[EXTRACT TO READ — start]

In the 1970s and 1990s, flight jackets became popular with scooterboys and skinheads. In the 1980s, a baseball style bomber jacket became popular. In 1993, uniform flight jackets were given out by Bill Clinton at the APEC meeting held in Seattle, Washington. In the early 2000s, the bomber jacket was popular casual wear in hip-hop fashion. The jacket has also caught on with several police departments across the United States for its sturdy design and heavy insulation. The flight jacket has had a resurgence in popularity during the 2010s in street fashion, and is a notable staple of celebrities such as Kanye West.

===Examples ===
- A-2 jacket
- B-3 jacket
- B-6 jacket
- B-16 WASP Women Airforce Service Pilots
- G-1 military flight jacket
- MA-1 bomber jacket

== The letterman jacket ==
=== Background and history ===
The varsity letters were first customized by Harvard University in 1865 and originally designed to reward baseball players on their teams as a token for exceptional performance. The term "letterman" comes from the letter, which is the initial or signature icon, that is placed on the front or back of these sweaters and jackets. These "letterman" (also known as "varsity") sweaters or jackets were worn to represent the social identities of athletes and reflect a strong sense of team spirit, pride of belonging to a particular school, and values of collectivism. The letters on the jackets represented the school and were therefore placed with the intention of acknowledging scholastic achievement of the wearer.

As the trend of letterman jackets spread among colleges and teenagers after WWII, the concept was expanded to award the performance of students in aspects other than sports. With the increasing number of university students due to the popularization of high school education in the US, these jackets are no longer specialized for athletic players but represent a student's identity through their school/college's initials. Similar to the flight jacket, letterman jackets have a loose-fitted silhouette that is genderless in style, although they may include a banded collar for men or a top-buttoned hood that unbuttons into an expanded collar for women.

=== Materials and techniques ===
The body of the jacket is usually made of boiled wool which provides warmth and the sleeves are generally made of leather with banded wrists and waistbands. The letter of the belonging school is mostly constructed in chenille and felt materials and made in the school's signature color. The "moss stitch" creates the chenille look of the letter with a chain stitch to provide an outline to the letter. Nowadays, Bomber Jackets are made from a variety of materials. These include leather, wool, silk, satin and suede.

=== Colors ===
Since the letterman jackets represent the student's identity according to which school they come from, they are usually designed according to the school's signature color. Mostly, the school's primary signature color is applied on the body of the jacket while the sleeves are the school's secondary signature color. For example, the Harvard letterman jackets are usually crimson, blue or green on the body color and white or gold on the sleeves.

[EXTRACT TO READ — finish]
[PROVIDED INFORMATION — start]

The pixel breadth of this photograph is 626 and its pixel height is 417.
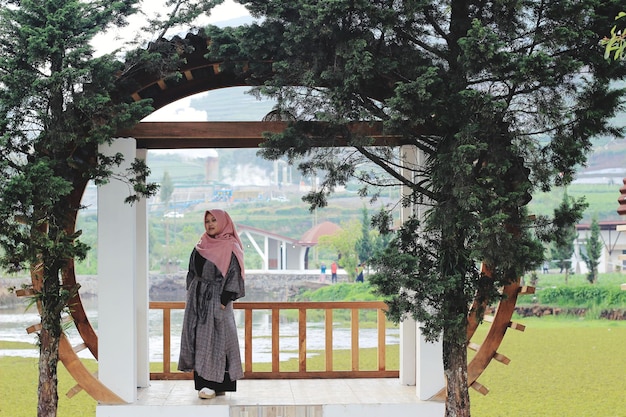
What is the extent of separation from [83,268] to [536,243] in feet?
62.8

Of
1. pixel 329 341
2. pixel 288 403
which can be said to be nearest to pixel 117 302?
pixel 288 403

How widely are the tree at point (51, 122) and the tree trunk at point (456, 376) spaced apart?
227 cm

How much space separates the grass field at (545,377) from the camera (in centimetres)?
1438

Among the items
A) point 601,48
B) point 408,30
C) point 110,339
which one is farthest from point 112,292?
point 601,48

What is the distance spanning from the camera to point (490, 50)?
4.80 metres

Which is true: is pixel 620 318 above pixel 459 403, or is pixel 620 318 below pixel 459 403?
below

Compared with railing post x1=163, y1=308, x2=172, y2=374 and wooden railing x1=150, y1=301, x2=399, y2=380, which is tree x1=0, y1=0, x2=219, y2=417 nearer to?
railing post x1=163, y1=308, x2=172, y2=374

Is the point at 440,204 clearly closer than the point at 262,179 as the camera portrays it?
Yes

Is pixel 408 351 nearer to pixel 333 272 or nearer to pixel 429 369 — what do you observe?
pixel 429 369

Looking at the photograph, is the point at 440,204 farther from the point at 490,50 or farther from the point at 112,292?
the point at 112,292

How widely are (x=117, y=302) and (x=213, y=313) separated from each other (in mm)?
763

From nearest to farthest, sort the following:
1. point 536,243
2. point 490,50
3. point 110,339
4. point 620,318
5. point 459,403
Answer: point 490,50 → point 536,243 → point 459,403 → point 110,339 → point 620,318

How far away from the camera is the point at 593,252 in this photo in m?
20.2

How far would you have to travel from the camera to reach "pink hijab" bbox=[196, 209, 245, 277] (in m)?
6.61
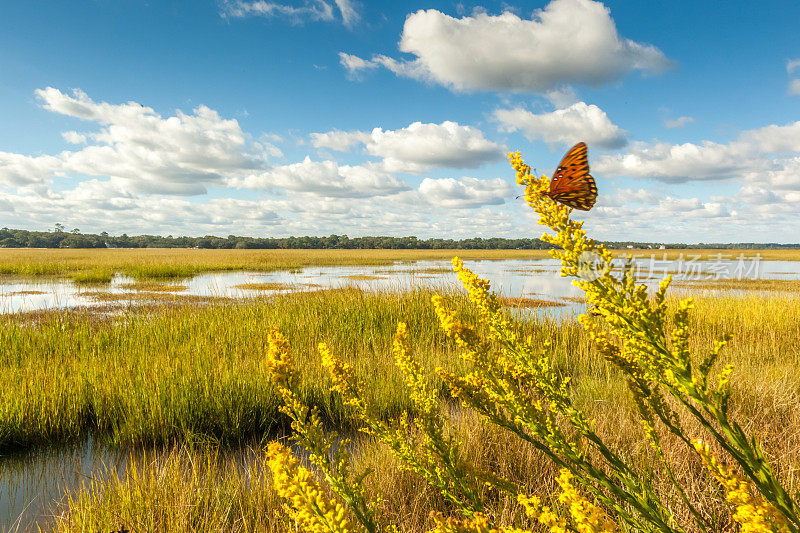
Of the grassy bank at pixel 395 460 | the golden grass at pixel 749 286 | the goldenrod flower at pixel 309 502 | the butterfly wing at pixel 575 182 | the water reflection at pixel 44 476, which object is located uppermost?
the butterfly wing at pixel 575 182

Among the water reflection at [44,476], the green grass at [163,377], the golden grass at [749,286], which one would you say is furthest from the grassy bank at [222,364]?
the golden grass at [749,286]

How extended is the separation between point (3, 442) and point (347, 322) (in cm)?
610

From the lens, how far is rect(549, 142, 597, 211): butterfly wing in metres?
1.21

[PROVIDED INFORMATION — finish]

[WORK INSTRUCTIONS]:
1. In the text on flight and letterman jackets, which university first customized varsity letters, and in what year?
2. Please pick up the text on flight and letterman jackets after its final sentence and continue it.

[OUTPUTS FOR THE TASKS]:
1. Harvard University, in 1865.

2.
=== Influences ===
Besides serving as an identity of university/college students, the letterman jacket was modified and became a popular casual wear in the hip-hop fashion segment during the early 2000s and started to evolve into the bomber jacket. Led by Kanye West, bomber jackets became an iconic hip-hop fashion item instead of being associated with the military or colleges. Teenagers often enjoy customizing their own bomber jackets with their favorite colors and own initials to represent themselves. With the global trend of hip hop in recent years, bomber jackets have become an essential fashion item that includes varied design elements.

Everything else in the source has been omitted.